I think you're missing his bigger insight, that is, building a social graph is a fundamentally asocial act. And that extends to creating taxonomies, even if they are localized to my concept of socializing. Nobody goes to a party to create a taxonomy.
Being social is all about disorganization, spontaneity, creativity, breaking out of all the stupid taxonomies that we impose on other people and have imposed on us. Trying to organize socialization to the extent that a "social graph" can be created is a profoundly sociopathic act. To push this task on users so that they do all the shoeboxing and tagging and linking, all in the name of "fun," requires some coercive force. It is no surprise that many Facebook users say that they don't really enjoy using it, but they have to. Part of that was the site's smart choice to maintain real names, so that you are always fretting about your online appearance. It's not a "perfectly synced representation of reality," but it is presented as such, almost like your own personal Wikipedia page, and by the laws of social anxiety you are compelled to check up on it! Shoebox, tag, link...

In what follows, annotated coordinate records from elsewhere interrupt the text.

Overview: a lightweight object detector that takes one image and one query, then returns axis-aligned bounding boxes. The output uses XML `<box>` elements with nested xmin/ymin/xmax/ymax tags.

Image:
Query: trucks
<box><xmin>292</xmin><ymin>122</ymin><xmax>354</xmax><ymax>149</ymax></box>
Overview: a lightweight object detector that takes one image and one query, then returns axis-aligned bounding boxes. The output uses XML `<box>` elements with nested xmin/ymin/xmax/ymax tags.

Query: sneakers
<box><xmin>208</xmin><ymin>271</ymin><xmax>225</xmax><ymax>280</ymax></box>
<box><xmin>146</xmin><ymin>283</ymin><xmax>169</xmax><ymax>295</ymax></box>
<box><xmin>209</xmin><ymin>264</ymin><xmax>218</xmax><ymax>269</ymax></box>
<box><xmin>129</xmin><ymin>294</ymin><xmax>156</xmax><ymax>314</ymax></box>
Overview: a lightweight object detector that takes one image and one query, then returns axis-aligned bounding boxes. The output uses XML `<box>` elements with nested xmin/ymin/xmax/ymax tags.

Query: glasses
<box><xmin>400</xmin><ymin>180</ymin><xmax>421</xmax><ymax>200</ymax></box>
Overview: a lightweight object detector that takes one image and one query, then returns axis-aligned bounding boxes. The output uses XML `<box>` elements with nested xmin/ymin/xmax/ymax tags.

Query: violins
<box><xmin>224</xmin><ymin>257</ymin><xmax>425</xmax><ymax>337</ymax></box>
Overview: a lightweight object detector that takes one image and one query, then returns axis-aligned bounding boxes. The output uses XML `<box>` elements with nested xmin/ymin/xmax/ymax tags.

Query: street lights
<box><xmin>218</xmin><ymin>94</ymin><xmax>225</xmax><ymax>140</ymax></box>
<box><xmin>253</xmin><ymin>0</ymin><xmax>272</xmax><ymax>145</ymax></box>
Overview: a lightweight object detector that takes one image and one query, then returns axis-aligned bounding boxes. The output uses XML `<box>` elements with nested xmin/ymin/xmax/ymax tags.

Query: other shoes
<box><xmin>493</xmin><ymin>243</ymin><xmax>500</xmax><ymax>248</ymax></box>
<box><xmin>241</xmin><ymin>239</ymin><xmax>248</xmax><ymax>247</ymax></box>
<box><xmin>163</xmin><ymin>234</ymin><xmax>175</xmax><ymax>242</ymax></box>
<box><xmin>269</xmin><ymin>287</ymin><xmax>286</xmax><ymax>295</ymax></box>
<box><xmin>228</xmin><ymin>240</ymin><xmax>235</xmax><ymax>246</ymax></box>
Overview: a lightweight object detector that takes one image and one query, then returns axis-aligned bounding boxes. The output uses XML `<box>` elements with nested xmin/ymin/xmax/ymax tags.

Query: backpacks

The line about Facebook rarely producing creative or original material really hit home for me. 4chan and SA are creative because they are fundamentally disorganized, and this freedom produces real moments of brilliance (and plenty more of profound stupidity). Facebook and its ilk are like corporate jobs disguised as consumer web products. You are constantly being shuffled from box to box, task to task, and the blinders have to be tightened ever so constantly to keep you from realizing why what you are doing really never will be "fun" in the way that a raucous party is fun.
About those blinders: those are in a big way the "privacy options" that every social network touts. Maciej points out, and I think that it's a salient point, that if everybody was able to see the whole social graph, it would dissolve. That alone should suggest that the social graph is an unnatural concept. Yet there is somebody, the owner of the social network, that can indeed see the entire graph, and there is a whole level of misdirection that they must apply to make this seem completely normal.
Again, maciej said most of this better than I could, so I'm glad he did.
> Being social is all about disorganization, spontaneity, creativity, breaking out of all the stupid taxonomies that we impose on other people and have imposed on us.
That is a very euro-centric, post-modernist way of thinking.
What are caste system if not social?
What are far-flung familial relations if not social?
A definition of being "social" which only applies to societies where friendship is paramount, and friends come and go with ease is too limiting and leads you to solutions that can be awkward in other societies.
For example, in my country, we care deeply about family and ancestory--so much so that in every generation one member of the family is nominated to be the "memory keeper" (sorry, there's no translatable word) who keeps track of the geneology of everyone, and is expected at a glance to determine if a stranger is at least vaguely related to us.
Would a free form social graph be useful to us---not really. Our facebook pages are practically 90% family members, 10% people who through marriage will become family members.
> That is a very euro-centric, post-modernist way of thinking.
You're right, even the way I defined "social" is too limited. But that irony only helps my point. You cannot define social, but this is precisely what the "social graph" is attempting to do. As soon as you create a definition, people react to it and oftentimes rebel against it. And then you are right back to the drawing board.
I agree with you but that doesn't make the creation of social graphs a waste of time right? It just means the market has a lot of niches for different types of graph that each provide limited and specific value.
It's not about creating perfect Platonic models. It's about making cool things that people find useful. If you are trying to design a system that scaled to every single possible interaction from scratch then you've already failed, you can't compete with reality at that one.
Being social is all about disorganization, spontaneity, creativity, breaking out of all the stupid taxonomies that we impose on other people and have imposed on us. Trying to organize socialization to the extent that a "social graph" can be created is a profoundly sociopathic act. To push this task on users so that they do all the shoeboxing and tagging and linking, all in the name of "fun," requires some coercive force. It is no surprise that many Facebook users say that they don't really enjoy using it, but they have to. Part of that was the site's smart choice to maintain real names, so that you are always fretting about your online appearance. It's not a "perfectly synced representation of reality," but it is presented as such, almost like your own personal Wikipedia page, and by the laws of social anxiety you are compelled to check up on it! Shoebox, tag, link...
The line about Facebook rarely producing creative or original material really hit home for me. 4chan and SA are creative because they are fundamentally disorganized, and this freedom produces real moments of brilliance (and plenty more of profound stupidity). Facebook and its ilk are like corporate jobs disguised as consumer web products. You are constantly being shuffled from box to box, task to task, and the blinders have to be tightened ever so constantly to keep you from realizing why what you are doing really never will be "fun" in the way that a raucous party is fun.
About those blinders: those are in a big way the "privacy options" that every social network touts. Maciej points out, and I think that it's a salient point, that if everybody was able to see the whole social graph, it would dissolve. That alone should suggest that the social graph is an unnatural concept. Yet there is somebody, the owner of the social network, that can indeed see the entire graph, and there is a whole level of misdirection that they must apply to make this seem completely normal.
Again, maciej said most of this better than I could, so I'm glad he did.